Ho sempre riconosciuto nella noia, nell'alienazione e nella solitudine le origini di quello che faccio. Non necessariamente il pensiero è in antitesi sopratutto quando in un luogo che induce noia, alienazione e solitudine hai deciso di viverci. Voglio essere ottimista, non esisterà mai una mia pratica più pacificata per quanto mi riguarda. Non sto cercando la pace, per questo credo siano evidenti metodo e ragionamento in quanto faccio. Da bambino camminavo dritto nei corridoi delle elementari andando a sbattere contro le persone ripentendo ad alta voce 'niente mi fermerà niente mi fermerà niente mi fermerà'. L'arte è vitale e necessaria.

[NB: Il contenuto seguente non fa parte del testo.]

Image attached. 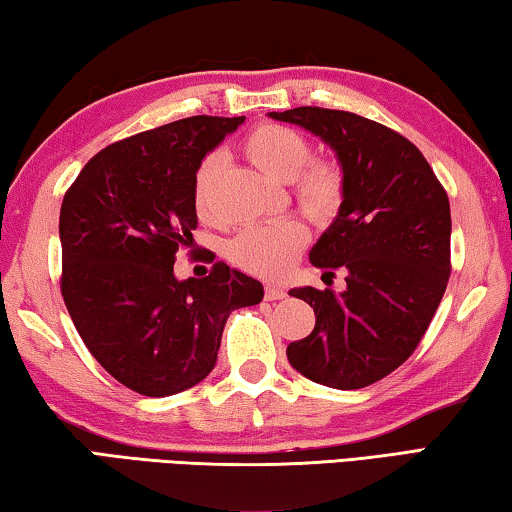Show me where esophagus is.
<instances>
[{
    "instance_id": "obj_1",
    "label": "esophagus",
    "mask_w": 512,
    "mask_h": 512,
    "mask_svg": "<svg viewBox=\"0 0 512 512\" xmlns=\"http://www.w3.org/2000/svg\"><path fill=\"white\" fill-rule=\"evenodd\" d=\"M284 296H287V291H284L282 287H277V284H266V289H264L266 300H282Z\"/></svg>"
}]
</instances>
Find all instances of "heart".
Segmentation results:
<instances>
[{
	"mask_svg": "<svg viewBox=\"0 0 512 512\" xmlns=\"http://www.w3.org/2000/svg\"><path fill=\"white\" fill-rule=\"evenodd\" d=\"M246 158L259 171L291 185V196L311 221L332 223L345 198V178L332 160H311L305 135L280 124H259L244 142ZM223 169L221 153H207L194 173V210L201 221L214 219V187ZM309 230L300 219L250 225L228 244V257L241 271L259 277H280L307 246Z\"/></svg>",
	"mask_w": 512,
	"mask_h": 512,
	"instance_id": "b5f03b06",
	"label": "heart"
}]
</instances>
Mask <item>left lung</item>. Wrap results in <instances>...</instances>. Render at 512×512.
<instances>
[{"instance_id":"8db88e82","label":"left lung","mask_w":512,"mask_h":512,"mask_svg":"<svg viewBox=\"0 0 512 512\" xmlns=\"http://www.w3.org/2000/svg\"><path fill=\"white\" fill-rule=\"evenodd\" d=\"M318 135L345 178L339 216L311 248V264L345 291L291 289L316 325L287 357L307 379L354 391L411 357L443 300L452 262L449 198L424 155L400 133L345 110L302 106L271 112Z\"/></svg>"}]
</instances>
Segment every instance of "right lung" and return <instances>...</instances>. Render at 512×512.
<instances>
[{
    "label": "right lung",
    "mask_w": 512,
    "mask_h": 512,
    "mask_svg": "<svg viewBox=\"0 0 512 512\" xmlns=\"http://www.w3.org/2000/svg\"><path fill=\"white\" fill-rule=\"evenodd\" d=\"M244 119L196 115L126 137L94 155L63 198L65 307L92 357L140 395L203 381L225 320L264 298L262 282L223 262L205 277L173 275L198 225L196 167Z\"/></svg>",
    "instance_id": "right-lung-1"
}]
</instances>
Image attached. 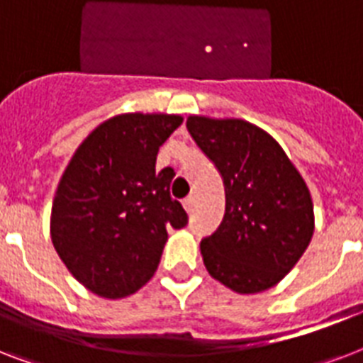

Ad oggi, cosa ti rimane del progetto Lago Morto?
Percepisco ora Lago Morto come un evoluzione di Nico & The Vascellaris. Non è però così che il progetto è nato. Si trattava del risultato di un analisi sommaria sotto forma di diagramma su un gran foglio di carta dell'industria dell'intrattenimento e delle sue modalità operative. Partivo ovviamente dal presupposto che nulla viene fatto per emancipare l'individuo ma piuttosto per soggiogarlo. In questo senso credo lavorare sul territorio possa solamente migliorare la situazione ma il prezzo che deve pagare chi si adopera a questo cambiamento è spesso troppo alto. Sopratutto a livello umano. Tornando a Lago Morto quello che rimane è un'esperienza indimenticabile andato ben al di la della mia capacità immaginifica. Ciò che è rimasto umanamente può essere riassunto nel poster che è ancora esposto nella Pizzeria al metro 'Al Crostino'. Non sono certo abbia senso tentare di ripeterla altrove. Ha funzionato anche perché è un progetto che ha fatto dell'imprevedibilità e spontaneità la propria forza.
Ninos du Brasil: da dove è nato il progetto, quali motivi stanno alle sue spalle?
Ninos Du Brasil nasce come uno scherzo. Parlavo con Nicolò in furgone durante un tour dei With Love. Solo in tempi più recenti ci è parso che ripetere per un'ora 'nos somos ninos du brasil, somos ninos brasil' fosse ancora uno scherzo molto divertente e affatto stupido. Non è certo possibile scindere Ninos Du Brasil dalla mia pratica performativa ma non è negli abiti o trucchi di scena che si possono riconoscere le analogie. Trovo più interessante tentare un paragone con With Love che, non ho mai negato, sono stati fondamentali per la mia evoluzione artistica. C'è stato un momento in cui avevo proposto ai With Love di lavorare ad un disco abbandonando gli strumenti a corde per concentrarsi solo su voce e batteria. Forse è lecito pensare Ninos Du Brasil parta da qui. Di fatto alle canzoni di Muito N.D.B. abbiamo lavorato partendo da ritmi e percussioni sovrapposte durante lunghe e diverse sessioni. Nascendo in maniera totalmente spontanea e senza alcuna pretesa è seguendo queste coordinate che evolviamo le idee delle nostre presentazioni. Lavorando sotto mentite spoglie non è pero nostro interesse svelare ambizioni e obiettivi di che ci siamo prefissati come Ninos Du Brasil.